俺は少年を庇いながらも――ようやく思考が嗜好から帰ってきた――どうやってこの場を脱するか考える。俺一人ならば逃げるのは容易いだろう。だが少年を連れては無理だ。俺はそんなにすごい奴じゃない。
できることはたった一つ。勝つこと。
俺がそう決心したことに気が付いたのか、男も身構える。重心を落とし、俺がどんなふうに来ても対応できるように。
――――――馬鹿め!
俺は即座に踵を返し、少年を抱えて走り出した。男は一瞬固まり、そして追いかける。反応が早い! 足も! 懐から取り出されたナイフがぎらぎらと光っている。
精一杯走るが振り切れない。少年が声も出さずに叫ぶ。置いていけ? かっこいいがそれはもう無駄なことだ。もう逃げられない。
少年がまた叫ぶ。俺はいい加減少年の口を塞いだ。鋭い歯がわずかに当たる。もっと鋭い刃もすぐだ。

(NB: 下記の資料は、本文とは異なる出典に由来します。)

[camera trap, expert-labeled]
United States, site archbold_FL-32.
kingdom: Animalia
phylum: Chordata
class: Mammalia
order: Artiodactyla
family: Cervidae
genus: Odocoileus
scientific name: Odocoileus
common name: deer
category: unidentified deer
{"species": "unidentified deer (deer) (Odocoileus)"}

少年を抱きかかえたまましゃがみ込む。情けないことに恐ろしくなったのだ。
だが俺の背中にそれが突き立てられることはなかった。
ところで弱い者たちの勝利とはなんだろうか?
俺はたぶんヒーローの到着だと思う。そして彼女は到着した。
ミッドナイトの眠り香はどんな敵でも一息つけば優しく眠らせる。男は俺たちのすぐ近くで眠りこけていた。
俺は少年の口から手を放す。思わず口から笑いが漏れた。
「くくく、儲けたね」
「……はい」
俺は少年を立たせてやり、少しだけ労った。どうせなら口を塞ぐのに口を使えばよかったかもしれない。そんなことを思っていた俺を今度はミッドナイトが労った。握手までしてくれた。今夜はこれに決まりだ。

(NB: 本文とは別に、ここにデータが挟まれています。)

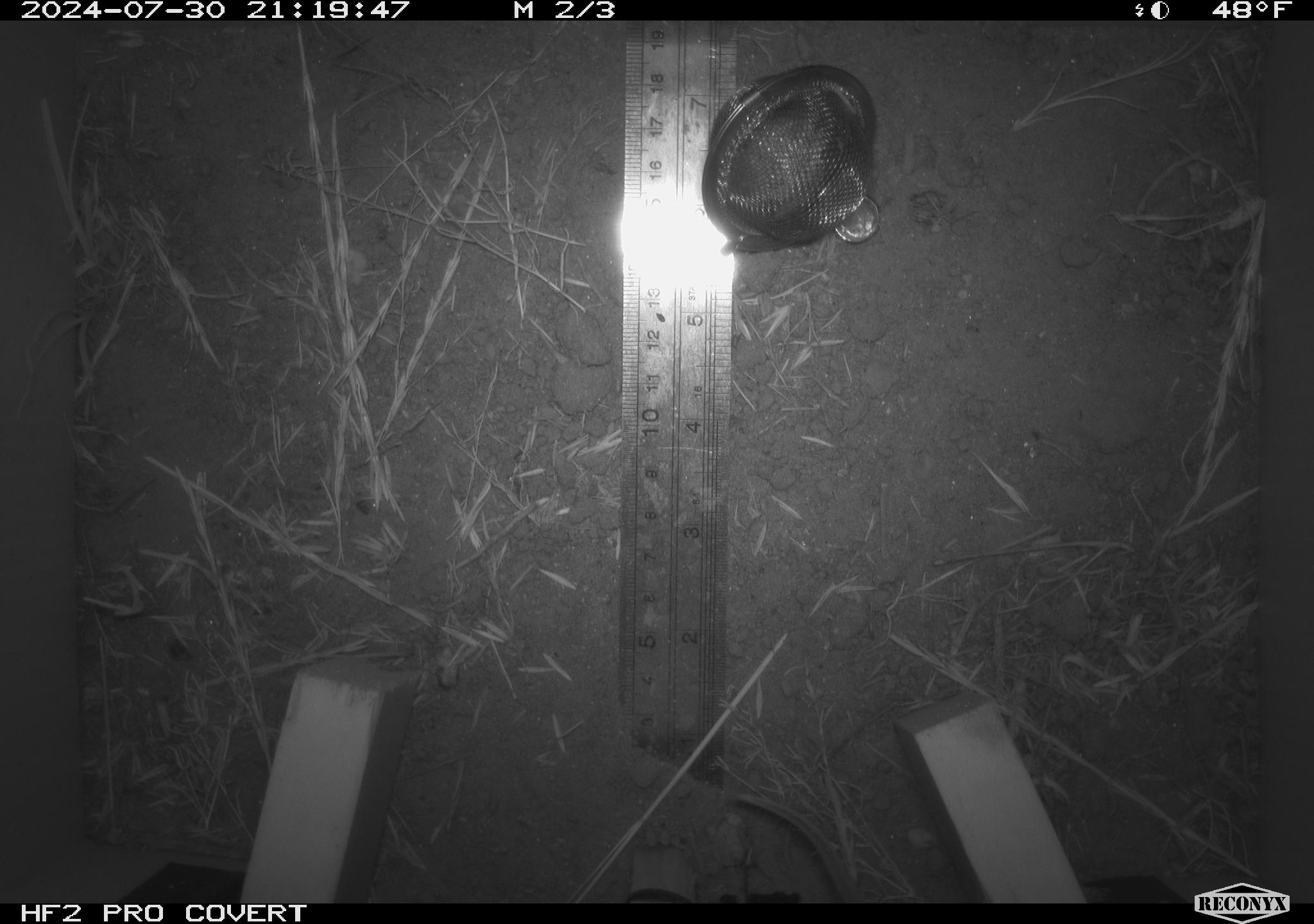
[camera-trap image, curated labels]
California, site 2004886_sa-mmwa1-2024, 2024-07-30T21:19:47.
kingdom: Animalia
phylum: Chordata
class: Mammalia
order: Rodentia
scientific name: Rodentia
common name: mouse species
Mouse species (Rodentia).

「よくツイートしてくれたわ。そのおかげで気が付けた」ミッドナイトが言う。少し間をおいてから「でも緊急事態でも……いえ、なんでもないわ。ありがとう」
きっと彼女は俺の大量にあるうちの一つのアカウントが出したSOSツイートに乗っけた座標付きの写真について言おうとしたのだろう。写真に尻とパンツを乗せたのは100%趣味だ。やはり彼女は素晴らしい。俺の希望だ。

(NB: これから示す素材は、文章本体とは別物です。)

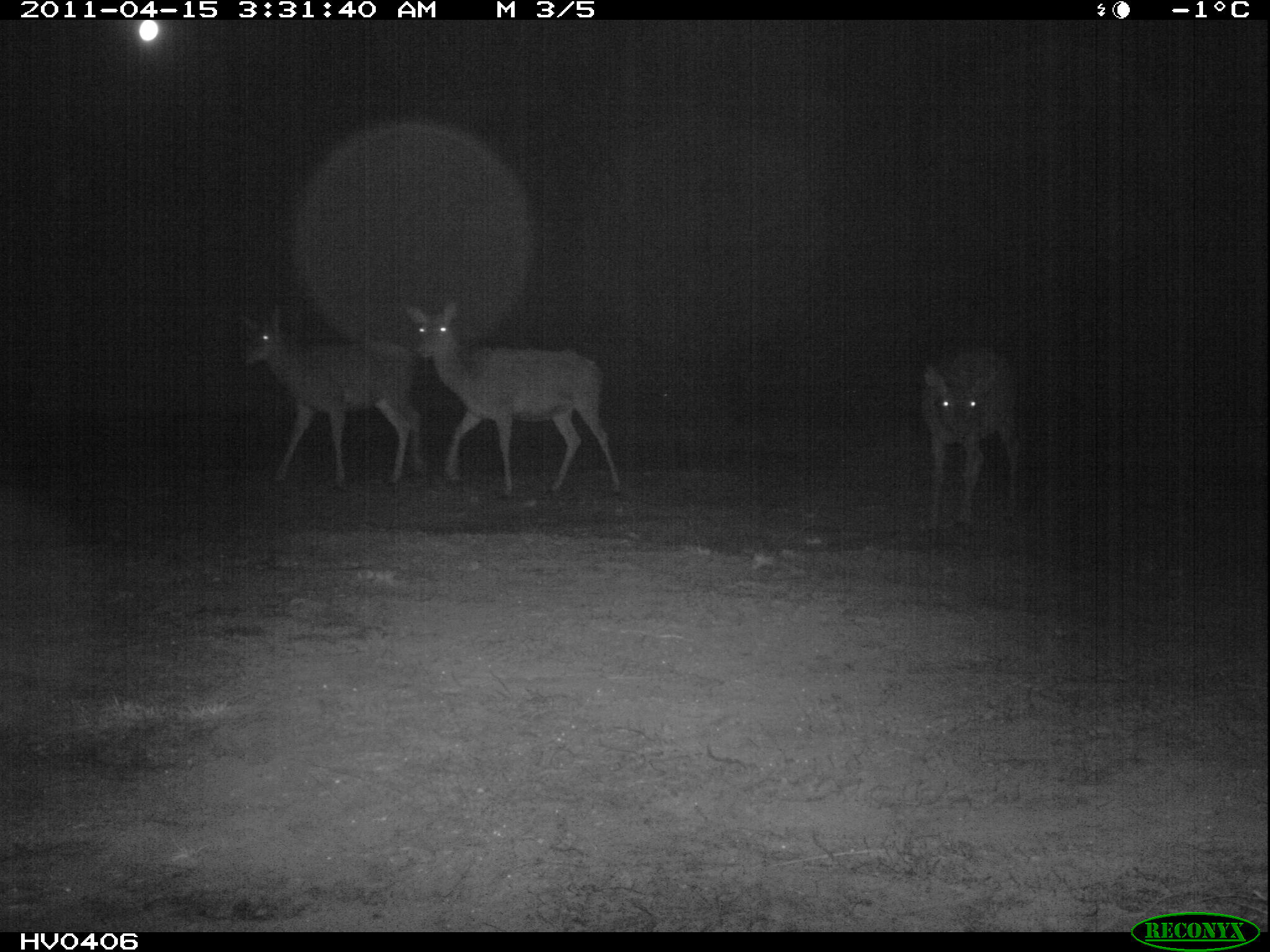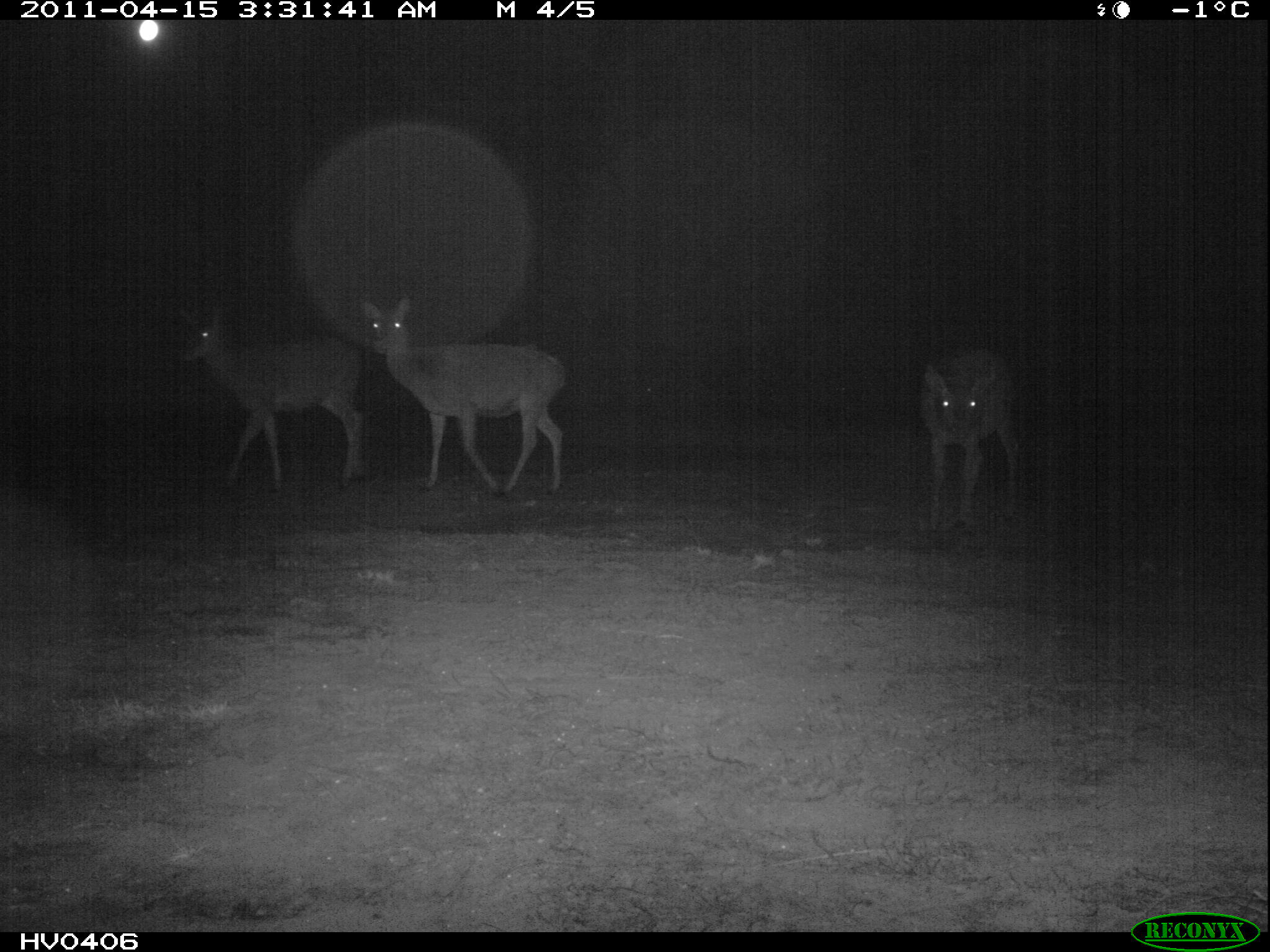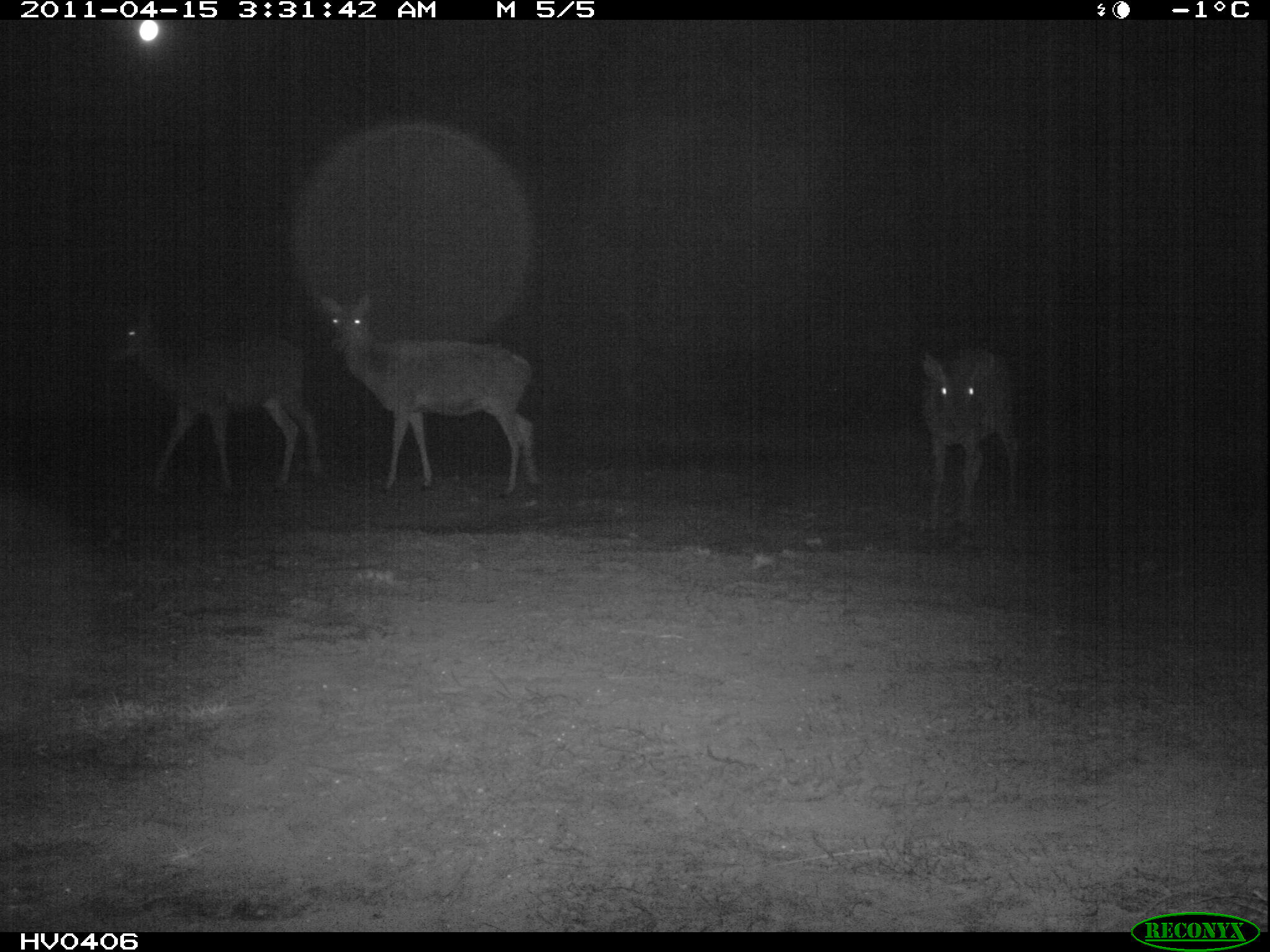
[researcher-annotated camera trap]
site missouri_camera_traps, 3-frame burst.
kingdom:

その後どうにか彼女のサインを手に入れた後、病院に連れていかれる前に俺はその場から姿をくらました。絶対に見つかりはすまい。いまの俺は一人なのだから。
俺は住処に戻り、途中で買った額縁にミッドナイトのサインを入れる。そこには艶やかという表現が似合いそうな字で俺の名前が書かれている。
『叡智ちゃんへ』
サインは壁に飾った。
異形種に関しては堀越先生も闇を匂わせてますよね。敵側の描写も暗いの多いですし、あの世界眺めてるのはいいけど行きたくねーなと思います。
ところで単行本13巻の折り返しに書いてある八百万ってめっちゃエッチですよね。